Non si fermano gli sforzi dell’Unione europea per raggiungere la neutralità climatica: da qualche giorno è partita la sperimentazione della carbon border tax. Il Carbon Border Adjustment Mechanism – o CBAM – è stato adottato lo scorso anno con l’obiettivo di garantire ai beni fabbricati in Europa e soggetti al sistema di scambio di quote di emissioni dell’UE, che fissa un prezzo sul carbonio emesso, una misura per resistere alla concorrenza dei prodotti fabbricati nei paesi in cui l’inquinamento non ha lo stesso prezzo.

A partire dal 1° ottobre, i partner commerciali dell’Ue dovranno comunicare le emissioni di gas serra legate alle loro esportazioni di ferro, acciaio, cemento, alluminio, fertilizzanti, idrogeno ed elettricità.

Inizialmente, l’obbligo è solo quello di segnalare le emissioni – anche se le aziende che non lo faranno rischiano di subire multe – mentre i pagamenti effettivi entreranno in vigore nel 2026.
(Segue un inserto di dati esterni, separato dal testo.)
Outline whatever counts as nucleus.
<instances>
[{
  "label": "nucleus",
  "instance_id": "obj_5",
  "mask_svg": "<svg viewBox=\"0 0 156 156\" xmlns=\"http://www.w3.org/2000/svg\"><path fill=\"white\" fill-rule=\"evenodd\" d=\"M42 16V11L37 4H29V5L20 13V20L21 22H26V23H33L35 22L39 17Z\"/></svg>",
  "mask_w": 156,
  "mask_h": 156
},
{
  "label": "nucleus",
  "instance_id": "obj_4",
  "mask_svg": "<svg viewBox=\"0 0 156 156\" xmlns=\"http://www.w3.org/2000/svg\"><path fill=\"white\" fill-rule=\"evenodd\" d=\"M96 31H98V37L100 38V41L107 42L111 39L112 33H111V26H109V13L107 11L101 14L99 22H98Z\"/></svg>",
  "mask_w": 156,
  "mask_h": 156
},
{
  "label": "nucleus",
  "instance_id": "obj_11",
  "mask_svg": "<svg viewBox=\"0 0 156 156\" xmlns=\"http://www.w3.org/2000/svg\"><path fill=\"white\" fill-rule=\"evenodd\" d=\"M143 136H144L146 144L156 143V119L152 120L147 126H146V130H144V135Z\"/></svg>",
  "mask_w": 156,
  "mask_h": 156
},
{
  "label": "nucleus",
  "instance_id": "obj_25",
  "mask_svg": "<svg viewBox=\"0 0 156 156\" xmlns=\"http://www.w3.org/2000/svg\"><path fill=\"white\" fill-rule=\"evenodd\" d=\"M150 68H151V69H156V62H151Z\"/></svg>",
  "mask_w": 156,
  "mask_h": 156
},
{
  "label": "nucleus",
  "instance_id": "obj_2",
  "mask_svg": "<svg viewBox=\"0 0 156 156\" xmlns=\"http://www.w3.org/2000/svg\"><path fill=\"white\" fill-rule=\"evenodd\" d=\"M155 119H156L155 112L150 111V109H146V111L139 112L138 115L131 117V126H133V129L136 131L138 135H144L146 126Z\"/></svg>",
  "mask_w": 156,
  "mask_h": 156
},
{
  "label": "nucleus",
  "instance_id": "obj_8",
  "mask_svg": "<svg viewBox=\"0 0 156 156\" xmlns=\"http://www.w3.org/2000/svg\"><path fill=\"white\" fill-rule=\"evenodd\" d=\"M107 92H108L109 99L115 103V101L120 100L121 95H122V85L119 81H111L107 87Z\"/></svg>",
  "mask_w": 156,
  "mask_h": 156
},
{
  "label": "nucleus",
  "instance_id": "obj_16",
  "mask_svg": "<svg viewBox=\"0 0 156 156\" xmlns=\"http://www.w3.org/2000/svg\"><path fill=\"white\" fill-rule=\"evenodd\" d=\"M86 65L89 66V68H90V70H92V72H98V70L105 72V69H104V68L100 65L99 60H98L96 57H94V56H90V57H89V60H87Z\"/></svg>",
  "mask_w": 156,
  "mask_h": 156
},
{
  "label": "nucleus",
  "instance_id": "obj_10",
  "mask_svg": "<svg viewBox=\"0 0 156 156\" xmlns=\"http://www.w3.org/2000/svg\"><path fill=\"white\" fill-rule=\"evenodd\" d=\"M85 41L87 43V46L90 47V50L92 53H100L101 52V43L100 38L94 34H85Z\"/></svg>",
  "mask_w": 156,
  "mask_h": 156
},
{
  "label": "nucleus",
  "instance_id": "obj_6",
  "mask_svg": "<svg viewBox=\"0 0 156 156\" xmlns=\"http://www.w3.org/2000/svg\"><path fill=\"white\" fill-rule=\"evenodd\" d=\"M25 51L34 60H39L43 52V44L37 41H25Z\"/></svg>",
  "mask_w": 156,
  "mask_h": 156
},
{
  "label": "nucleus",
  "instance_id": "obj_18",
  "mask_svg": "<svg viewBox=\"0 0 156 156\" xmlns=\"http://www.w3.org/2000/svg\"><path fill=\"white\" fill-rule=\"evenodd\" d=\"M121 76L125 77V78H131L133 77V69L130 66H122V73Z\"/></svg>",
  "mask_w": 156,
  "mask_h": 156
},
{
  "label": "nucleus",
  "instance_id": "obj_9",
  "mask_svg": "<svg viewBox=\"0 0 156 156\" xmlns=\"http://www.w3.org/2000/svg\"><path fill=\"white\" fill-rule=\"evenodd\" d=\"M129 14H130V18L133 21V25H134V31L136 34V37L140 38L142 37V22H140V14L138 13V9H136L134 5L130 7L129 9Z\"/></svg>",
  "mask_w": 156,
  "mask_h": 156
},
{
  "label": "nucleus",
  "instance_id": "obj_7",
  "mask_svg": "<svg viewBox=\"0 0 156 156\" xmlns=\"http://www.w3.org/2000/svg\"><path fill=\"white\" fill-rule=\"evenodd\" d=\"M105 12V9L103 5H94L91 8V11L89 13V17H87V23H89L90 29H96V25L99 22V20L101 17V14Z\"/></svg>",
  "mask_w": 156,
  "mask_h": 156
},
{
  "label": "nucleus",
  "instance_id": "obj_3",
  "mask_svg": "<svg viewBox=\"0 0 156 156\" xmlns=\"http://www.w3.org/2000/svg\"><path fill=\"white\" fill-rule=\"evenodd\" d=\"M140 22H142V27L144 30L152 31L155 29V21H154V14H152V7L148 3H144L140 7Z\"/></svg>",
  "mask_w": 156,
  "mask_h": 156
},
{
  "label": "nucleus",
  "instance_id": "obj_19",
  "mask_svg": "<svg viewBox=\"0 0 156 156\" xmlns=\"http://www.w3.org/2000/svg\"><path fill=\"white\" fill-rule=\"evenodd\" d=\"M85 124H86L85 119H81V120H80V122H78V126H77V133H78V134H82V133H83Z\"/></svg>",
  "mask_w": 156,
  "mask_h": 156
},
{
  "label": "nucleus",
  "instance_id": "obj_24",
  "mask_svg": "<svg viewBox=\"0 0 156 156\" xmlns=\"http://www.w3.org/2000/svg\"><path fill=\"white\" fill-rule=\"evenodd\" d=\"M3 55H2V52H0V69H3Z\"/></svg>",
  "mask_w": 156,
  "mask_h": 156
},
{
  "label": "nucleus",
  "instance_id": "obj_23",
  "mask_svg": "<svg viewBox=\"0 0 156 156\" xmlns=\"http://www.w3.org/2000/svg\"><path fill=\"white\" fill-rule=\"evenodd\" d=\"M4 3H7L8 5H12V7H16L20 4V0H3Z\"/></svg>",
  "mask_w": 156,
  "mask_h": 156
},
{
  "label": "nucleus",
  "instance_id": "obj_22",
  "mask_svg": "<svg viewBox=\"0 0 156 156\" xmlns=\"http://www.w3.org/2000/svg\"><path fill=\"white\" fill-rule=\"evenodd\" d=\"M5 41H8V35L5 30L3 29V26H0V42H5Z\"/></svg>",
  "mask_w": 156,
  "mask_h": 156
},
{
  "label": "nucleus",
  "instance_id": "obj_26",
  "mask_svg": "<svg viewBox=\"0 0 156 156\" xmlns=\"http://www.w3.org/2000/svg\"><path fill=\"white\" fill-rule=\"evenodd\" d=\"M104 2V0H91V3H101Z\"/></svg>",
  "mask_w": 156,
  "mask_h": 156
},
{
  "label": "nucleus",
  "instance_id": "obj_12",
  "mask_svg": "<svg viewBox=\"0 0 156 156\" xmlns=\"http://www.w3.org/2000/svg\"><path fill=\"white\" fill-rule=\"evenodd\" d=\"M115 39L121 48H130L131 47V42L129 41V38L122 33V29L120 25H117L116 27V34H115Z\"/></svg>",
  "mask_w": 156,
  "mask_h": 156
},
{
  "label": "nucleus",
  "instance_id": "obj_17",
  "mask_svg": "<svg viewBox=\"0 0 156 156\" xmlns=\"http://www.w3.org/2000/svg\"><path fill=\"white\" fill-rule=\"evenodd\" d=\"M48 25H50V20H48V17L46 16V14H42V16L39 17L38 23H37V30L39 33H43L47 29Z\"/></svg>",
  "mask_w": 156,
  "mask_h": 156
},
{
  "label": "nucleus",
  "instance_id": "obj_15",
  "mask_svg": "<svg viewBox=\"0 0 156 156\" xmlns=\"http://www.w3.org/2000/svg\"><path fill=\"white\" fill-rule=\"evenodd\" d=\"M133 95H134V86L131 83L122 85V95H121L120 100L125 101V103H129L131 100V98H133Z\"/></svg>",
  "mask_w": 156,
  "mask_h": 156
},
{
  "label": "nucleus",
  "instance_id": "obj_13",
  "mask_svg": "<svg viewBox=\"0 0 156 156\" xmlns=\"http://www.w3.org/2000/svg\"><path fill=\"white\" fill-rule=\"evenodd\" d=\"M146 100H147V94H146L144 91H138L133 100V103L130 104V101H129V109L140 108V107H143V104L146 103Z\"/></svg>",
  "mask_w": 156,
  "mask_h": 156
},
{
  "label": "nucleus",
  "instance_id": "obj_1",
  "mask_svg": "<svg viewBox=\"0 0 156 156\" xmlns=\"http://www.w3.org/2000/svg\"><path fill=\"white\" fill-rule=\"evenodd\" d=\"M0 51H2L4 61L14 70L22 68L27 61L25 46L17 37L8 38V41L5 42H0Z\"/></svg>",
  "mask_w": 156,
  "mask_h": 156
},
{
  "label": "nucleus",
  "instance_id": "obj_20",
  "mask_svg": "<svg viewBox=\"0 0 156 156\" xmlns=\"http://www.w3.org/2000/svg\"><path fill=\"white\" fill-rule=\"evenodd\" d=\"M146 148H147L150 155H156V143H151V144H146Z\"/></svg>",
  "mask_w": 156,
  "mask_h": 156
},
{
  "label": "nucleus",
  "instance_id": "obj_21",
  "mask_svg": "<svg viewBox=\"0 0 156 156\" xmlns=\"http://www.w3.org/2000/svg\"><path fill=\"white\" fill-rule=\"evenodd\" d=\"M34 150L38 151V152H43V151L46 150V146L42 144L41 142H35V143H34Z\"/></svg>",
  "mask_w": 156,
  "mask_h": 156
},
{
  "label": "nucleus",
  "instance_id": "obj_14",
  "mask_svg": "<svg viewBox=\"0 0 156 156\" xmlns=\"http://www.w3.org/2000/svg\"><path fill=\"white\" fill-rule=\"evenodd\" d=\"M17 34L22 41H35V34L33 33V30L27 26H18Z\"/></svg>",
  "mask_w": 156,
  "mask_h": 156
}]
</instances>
“Un meccanismo che favorisce la transizione green in Ue”

“Il meccanismo CBAM incoraggerà l’industria mondiale ad abbracciare tecnologie più verdi”, ha affermato in una nota il commissario europeo all’Economia Paolo Gentiloni. “Eviterà inoltre la cosiddetta rilocalizzazione delle emissioni di carbonio, ovvero la delocalizzazione della produzione al di fuori dei nostri confini verso paesi con standard ambientali inferiori”. Se da un lato le nuove politiche Ue vanno nella direzione di ridurre le emissioni di gas serra del 55% entro la fine del decennio e raggiungere la neutralità climatica, entro il 2050, la carbon border tax ha causato però alcune tensioni con i partner commerciali dei paesi europei. 

Secondo un rapporto del think tank Carnegie Europe pubblicato dal sito Politico.eu, l’impatto sarà probabilmente più grave sui maggiori partner commerciali dell’Ue: Cina, Regno Unito, Turchia, Ucraina, India, Corea del Sud e Stati Uniti. Per non parlare della Russia, con le note tensioni post invasione dell’Ucraina. Brasile, Sud Africa e India hanno già pubblicamente accusato la misura Ue definendola “discriminatoria”. La Cina ha addirittura invitato l’Organizzazione mondiale del commercio a valutare la misura.

Le imprese ucraine, invece, saranno esentate a causa della guerra. Un funzionario della Commissione europea ha confermato che la legislazione contiene “una disposizione per affrontare situazioni eccezionali e non provocate con conseguenze distruttive sulle infrastrutture economiche e industriali di un determinato paese”.

Il punto di vista del sistema industriale sulla carbon tax

Anche i produttori e le associazioni di categoria europei temono il rischio di perdere quote di mercato, nel caso in cui paesi come Cina e India dovessero reagire. Altri temono che la tassa potrebbe essere troppo facile da aggirare per le imprese extra-Ue nel caso in cui le sanzioni e il monitoraggio si rivelassero troppo deboli. La European Steel Association evidenzia in una nota ufficiale che “l’inizio del periodo transitorio del meccanismo di adeguamento del carbonio alle frontiere (CBAM) il 1° ottobre 2023 rappresenta una pietra miliare importante nell’attuazione del Green Deal dell’UE. La fase iniziale della CBAM, con monitoraggio e rendicontazione semplificati, sarà cruciale per valutare quanto sia efficace il suo funzionamento nel prevenire la rilocalizzazione delle emissioni di carbonio nei settori industriali europei, come l’acciaio, verso altri paesi che continuano a investire in tecnologie ad alta intensità di CO2”.